The support came in the form of secondments as well as direct research advice. The shadow chancellor Ed Balls received almost £200,000 worth of secondments, while his team received £170,000 of advice. The Electoral Commission’s register of donations show that Labour also received £250,000 worth of donations from KPMG for staff support at its Party Headquarters. The advice was on topics such as tax policy, business and welfare. With the liberal democrats receiving their £500,000 donation in terms of staff costs from PwC and KPMG.

The debate between link between ‘free’ consultancy and politics is long debated. Historically consultants have been seen as thought leaders, possessing specialist knowledge on complex and diverse economic and financial knowledge. Since the shadow government lacks access to civil servants that possess the knowledge required to turn party policy ideas into reality, external knowledge and thought is required.

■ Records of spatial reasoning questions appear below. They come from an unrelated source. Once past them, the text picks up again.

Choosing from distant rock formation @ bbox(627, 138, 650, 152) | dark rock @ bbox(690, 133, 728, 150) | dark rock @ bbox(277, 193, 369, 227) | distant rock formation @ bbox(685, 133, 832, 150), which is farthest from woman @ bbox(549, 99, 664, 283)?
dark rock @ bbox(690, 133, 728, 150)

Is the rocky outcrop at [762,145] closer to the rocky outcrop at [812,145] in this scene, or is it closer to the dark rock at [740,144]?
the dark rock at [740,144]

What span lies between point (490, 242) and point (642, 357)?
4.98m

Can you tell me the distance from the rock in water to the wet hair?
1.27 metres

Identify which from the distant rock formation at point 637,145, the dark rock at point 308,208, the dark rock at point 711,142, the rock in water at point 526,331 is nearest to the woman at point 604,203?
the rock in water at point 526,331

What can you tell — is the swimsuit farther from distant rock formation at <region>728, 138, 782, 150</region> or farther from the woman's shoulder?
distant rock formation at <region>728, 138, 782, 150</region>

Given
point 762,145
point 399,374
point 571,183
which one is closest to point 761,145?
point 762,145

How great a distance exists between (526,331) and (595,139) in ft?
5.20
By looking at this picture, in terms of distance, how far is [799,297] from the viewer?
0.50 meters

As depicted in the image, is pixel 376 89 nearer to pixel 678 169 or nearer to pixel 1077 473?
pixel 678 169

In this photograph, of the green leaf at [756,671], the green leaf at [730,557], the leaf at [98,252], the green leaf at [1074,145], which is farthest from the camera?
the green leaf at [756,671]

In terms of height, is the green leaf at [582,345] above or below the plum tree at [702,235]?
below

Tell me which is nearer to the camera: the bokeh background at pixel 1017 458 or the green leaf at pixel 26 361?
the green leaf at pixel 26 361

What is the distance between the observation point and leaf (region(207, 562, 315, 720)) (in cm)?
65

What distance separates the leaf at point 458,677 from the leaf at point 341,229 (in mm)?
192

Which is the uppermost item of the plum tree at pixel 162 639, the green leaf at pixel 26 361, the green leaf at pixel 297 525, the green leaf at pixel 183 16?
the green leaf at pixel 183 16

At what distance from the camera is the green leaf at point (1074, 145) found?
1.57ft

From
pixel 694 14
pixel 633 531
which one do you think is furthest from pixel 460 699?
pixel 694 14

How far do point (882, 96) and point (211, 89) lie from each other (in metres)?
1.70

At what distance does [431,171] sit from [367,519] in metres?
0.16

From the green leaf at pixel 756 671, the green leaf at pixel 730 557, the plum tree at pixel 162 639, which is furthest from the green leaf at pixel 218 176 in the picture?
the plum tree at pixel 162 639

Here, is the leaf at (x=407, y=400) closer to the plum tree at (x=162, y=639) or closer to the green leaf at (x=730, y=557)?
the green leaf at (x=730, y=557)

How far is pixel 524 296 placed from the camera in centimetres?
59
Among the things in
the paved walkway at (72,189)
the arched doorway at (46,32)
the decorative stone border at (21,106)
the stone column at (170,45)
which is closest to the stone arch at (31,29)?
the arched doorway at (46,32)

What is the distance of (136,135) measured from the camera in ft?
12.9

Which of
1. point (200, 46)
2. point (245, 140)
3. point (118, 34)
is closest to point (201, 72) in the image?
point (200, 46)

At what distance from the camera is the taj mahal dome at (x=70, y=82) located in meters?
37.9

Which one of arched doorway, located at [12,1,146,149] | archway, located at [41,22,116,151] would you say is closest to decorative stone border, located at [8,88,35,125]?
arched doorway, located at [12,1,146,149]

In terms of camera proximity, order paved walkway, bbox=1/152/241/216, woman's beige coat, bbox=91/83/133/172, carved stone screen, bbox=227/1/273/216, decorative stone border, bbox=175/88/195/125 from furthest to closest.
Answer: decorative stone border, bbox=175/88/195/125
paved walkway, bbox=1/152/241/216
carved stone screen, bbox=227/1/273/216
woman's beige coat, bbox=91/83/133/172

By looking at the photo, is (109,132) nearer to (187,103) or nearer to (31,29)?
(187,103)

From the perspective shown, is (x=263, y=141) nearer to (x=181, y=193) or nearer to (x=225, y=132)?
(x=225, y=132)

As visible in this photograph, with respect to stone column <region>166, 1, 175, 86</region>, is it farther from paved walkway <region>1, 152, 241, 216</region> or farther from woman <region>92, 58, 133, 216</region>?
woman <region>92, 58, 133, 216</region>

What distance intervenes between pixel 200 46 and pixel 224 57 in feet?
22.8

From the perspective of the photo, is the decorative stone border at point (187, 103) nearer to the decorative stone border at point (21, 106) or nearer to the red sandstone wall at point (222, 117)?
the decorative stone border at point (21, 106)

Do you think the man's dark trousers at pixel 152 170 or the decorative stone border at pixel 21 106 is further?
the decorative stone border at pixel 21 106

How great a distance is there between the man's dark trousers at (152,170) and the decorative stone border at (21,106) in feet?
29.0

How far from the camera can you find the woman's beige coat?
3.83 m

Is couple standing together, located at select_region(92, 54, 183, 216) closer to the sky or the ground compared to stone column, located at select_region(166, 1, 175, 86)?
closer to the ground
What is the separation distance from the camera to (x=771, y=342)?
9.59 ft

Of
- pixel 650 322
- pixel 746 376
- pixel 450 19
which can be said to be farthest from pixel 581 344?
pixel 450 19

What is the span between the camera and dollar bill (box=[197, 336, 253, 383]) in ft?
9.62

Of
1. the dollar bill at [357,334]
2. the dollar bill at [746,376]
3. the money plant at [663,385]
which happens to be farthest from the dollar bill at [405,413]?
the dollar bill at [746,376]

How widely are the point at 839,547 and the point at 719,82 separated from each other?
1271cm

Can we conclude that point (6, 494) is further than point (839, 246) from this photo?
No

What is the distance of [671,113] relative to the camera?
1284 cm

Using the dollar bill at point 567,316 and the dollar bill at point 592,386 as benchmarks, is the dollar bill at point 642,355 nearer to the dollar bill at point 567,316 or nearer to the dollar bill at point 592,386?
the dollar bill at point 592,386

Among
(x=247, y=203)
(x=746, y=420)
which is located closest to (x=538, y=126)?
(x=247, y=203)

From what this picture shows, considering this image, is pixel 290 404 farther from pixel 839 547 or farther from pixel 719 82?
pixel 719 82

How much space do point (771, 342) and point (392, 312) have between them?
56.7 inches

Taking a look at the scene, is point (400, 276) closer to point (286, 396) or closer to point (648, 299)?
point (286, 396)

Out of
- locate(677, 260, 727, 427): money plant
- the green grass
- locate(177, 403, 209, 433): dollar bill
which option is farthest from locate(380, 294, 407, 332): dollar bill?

This is where the consultants come in.

Political parties have received millions worth in free consultancy

For the consultancy concerns themselves, providing their services for a reduced or ‘pro-bono’ rate presents possible advantages, in the form of familiarity both with the resultant policy and networking, a spokesperson for PwC stating: “Our people provide limited and fully disclosed technical support to the main political parties in areas where our expertise and knowledge of the business environment can help them better understand technical matters and the consequences of their policy proposals,” going on to say “We do not develop policy on their behalf.”

A spokesperson from KPMG said it is “longstanding policy” to provide secondments to political parties. “When staff are seconded, they operate entirely under the direction and management of the relevant party and the secondments are underpinned by strict confidentiality agreements,” the company said. “As such, KPMG receives no benefits or favourable treatment.”